Among all the respondents, 76 (58.0%) reported that their physician asked about their work duties and the posture that is required during their work. However, only 43 respondents (34.1%) consulted their physicians about their return to work. The majority of respondents (78.6%) underwent medical treatment that was not covered by workers’ compensation (Table 2).

Table 2 Treatment-related characteristics of subjects (n = 131)

In-depth interview results

General characteristics of in-depth interviewees

All 16 participants who completed the in-depth interview were males aged 40 to 54 years. Their compensation duration ranged from 6 to 48 months. Six participants were re-compensated for the same disease. Seven participants returned to the same position after their compensated sick leave. Ten participants were compensated for back problems, such as a lumbar herniated intervertebral disc (HIVD), and six participants were compensated for neck and shoulder diseases, such as myofascial pain syndrome (Table 3).

Table 3 Characteristics of in-depth interview subjects (n = 16)

Categories of workers’ experiences with workers’ compensation for MSD

The in-depth interview participants’ experiences with workers’ compensation for MSD were classified into four categories: workers’ compensation system, medical services, psychological and emotional aspects, and the termination of compensation and return to work.

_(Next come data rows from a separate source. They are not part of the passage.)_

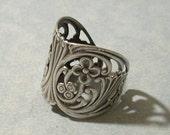 Adjustable Silver Floral Ring, Floral Filigree Ring, Wrap Ring
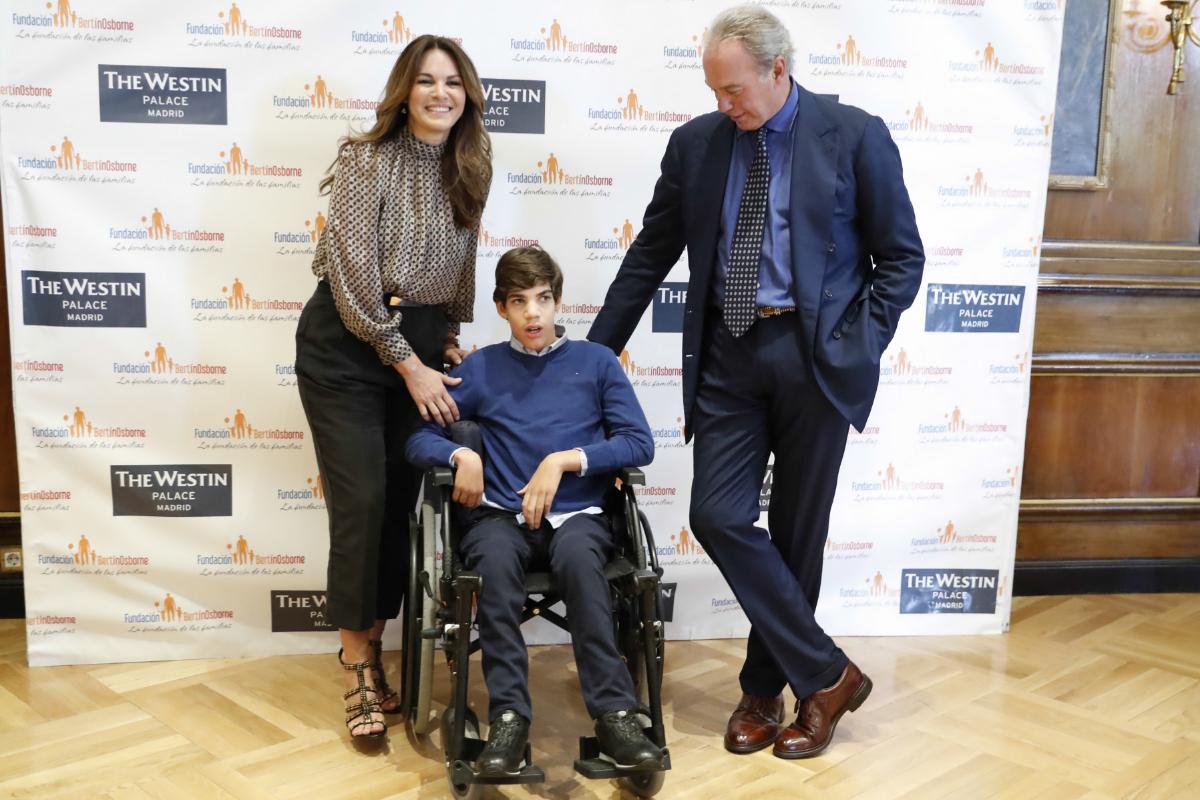 Con su mujer, Fabiola, y su hijo Kike.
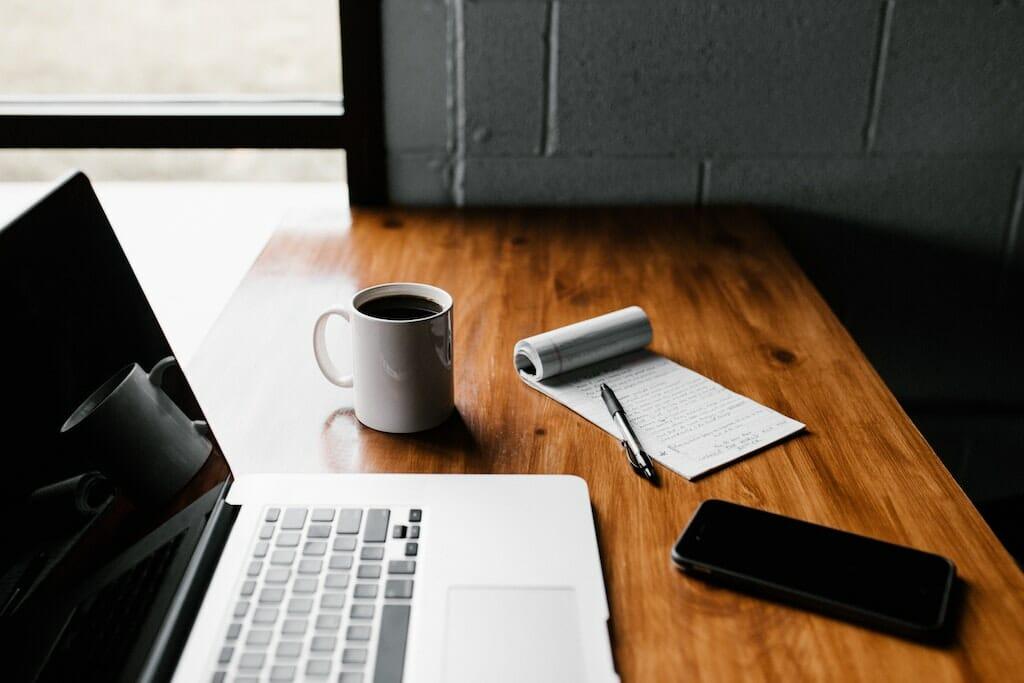 list-on-desk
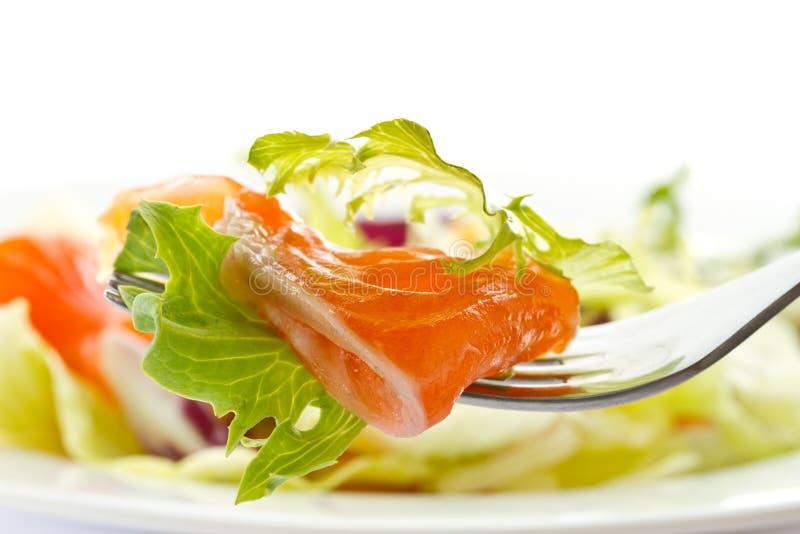 Salade avec les saumons salés photo stock
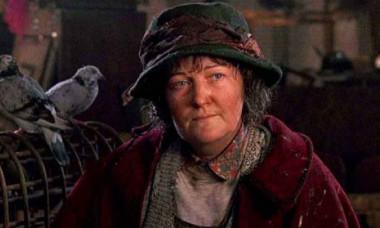 """""""Doamna cu porumbei"""" din Singur Acasă e actriță de Oscar. Cum arată și ce face la 74 de ani"""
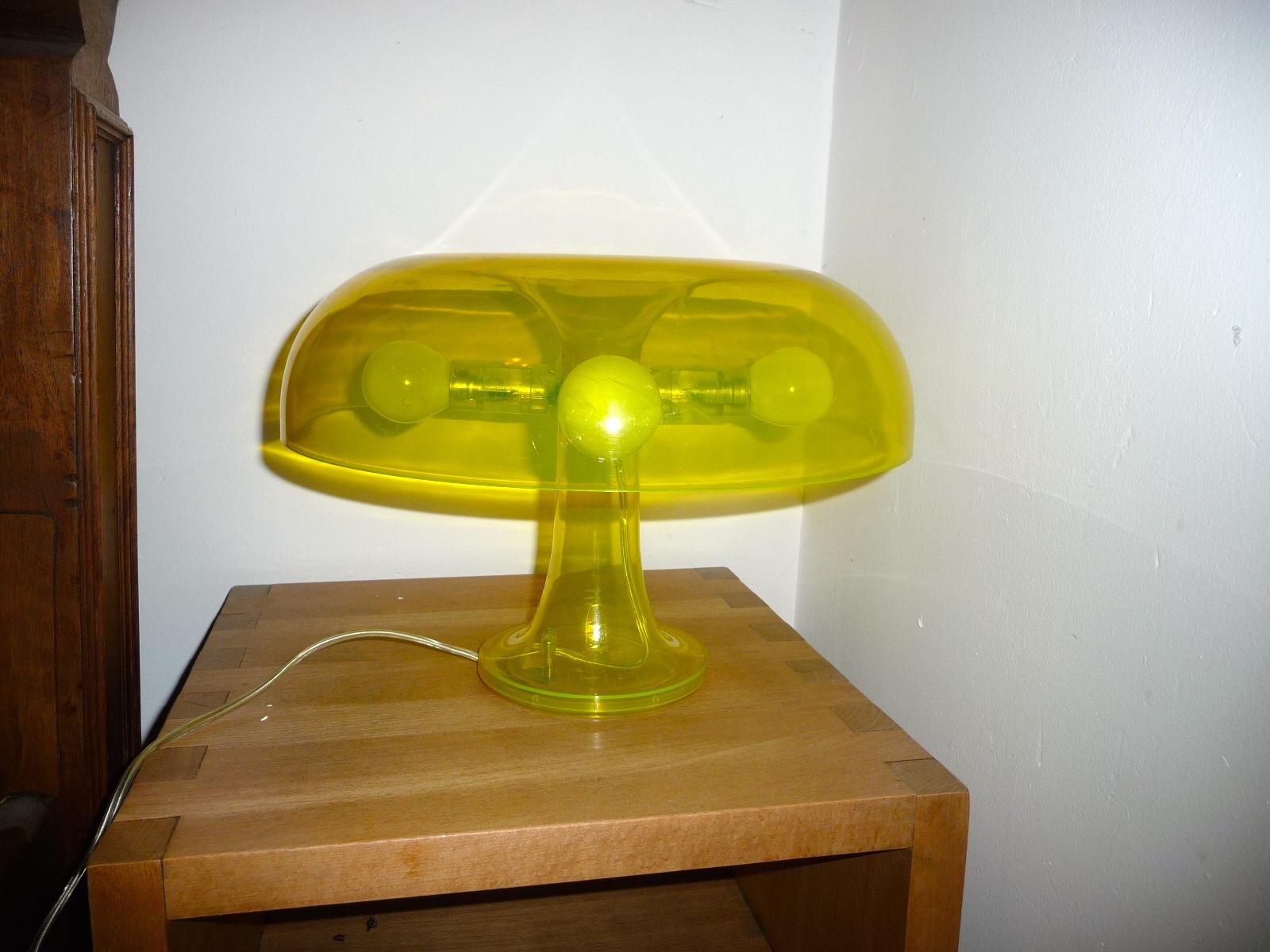 lampe table artemide nessino jaune transparent ebay. Black Bedroom Furniture Sets. Home Design Ideas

The participants who completed the in-depth interviews reported that the workers’ compensation system was intimidating and that they received negligible medical treatment. Under these circumstances, injured workers suffered more emotional distress than physical illness, and ended the compensation period and returned to work without feeling fully recovered. The 14 subcategories and 4 categories of workers’ experiences with workers’ compensation for MSD are shown in Table 4.

Table 4 Categories of workers’ experiences with workers’ compensation for musculoskeletal disease

Intimidating aspects of the workers’ compensation system

Many participants reported that the approval rate for compensation was low and that they experienced increased difficulty with gaining approval. Participants felt that KCOMWEL’s effort to shorten the compensated sick leave period was strengthening. Therefore, many participants reported that workers ‘gave up’ applying for workers’ compensation. As a result, participants perceived that workers’ claims for compensation had decreased and that self-paid treatments or company-paid treatments for work-related disease were increasing.

“Ah, nowadays everybody knows workers’ compensation approval is difficult. It’s hard. It’s just vain efforts applying to the workers’ compensation. They would send me and union staff on a fool’s errand. I thought that paying myself was more comfortable than getting compensation. Umm, the company would provide some money from a kind of collective insurance……. I judged it would not be approved in my case. It’s very hard to get approved”. (Participant D)

Some respondents thought that the work-relatedness of the case did not influence the decision for approval. Participants felt that the severity of the disease, the disease diagnosis, the necessity of an operation, the labor union, and the affected worker’s effort were more important determinants of whether a case was approved.

“To make a phone call to KCOMWEL, to appeal for my suffering to the advisory medical doctors, and to give frequent visits to KCOMWEL ……. Those actions made my case approved. In the workers’ compensation decision-making process, you have to struggle to get approved”. (Participant J)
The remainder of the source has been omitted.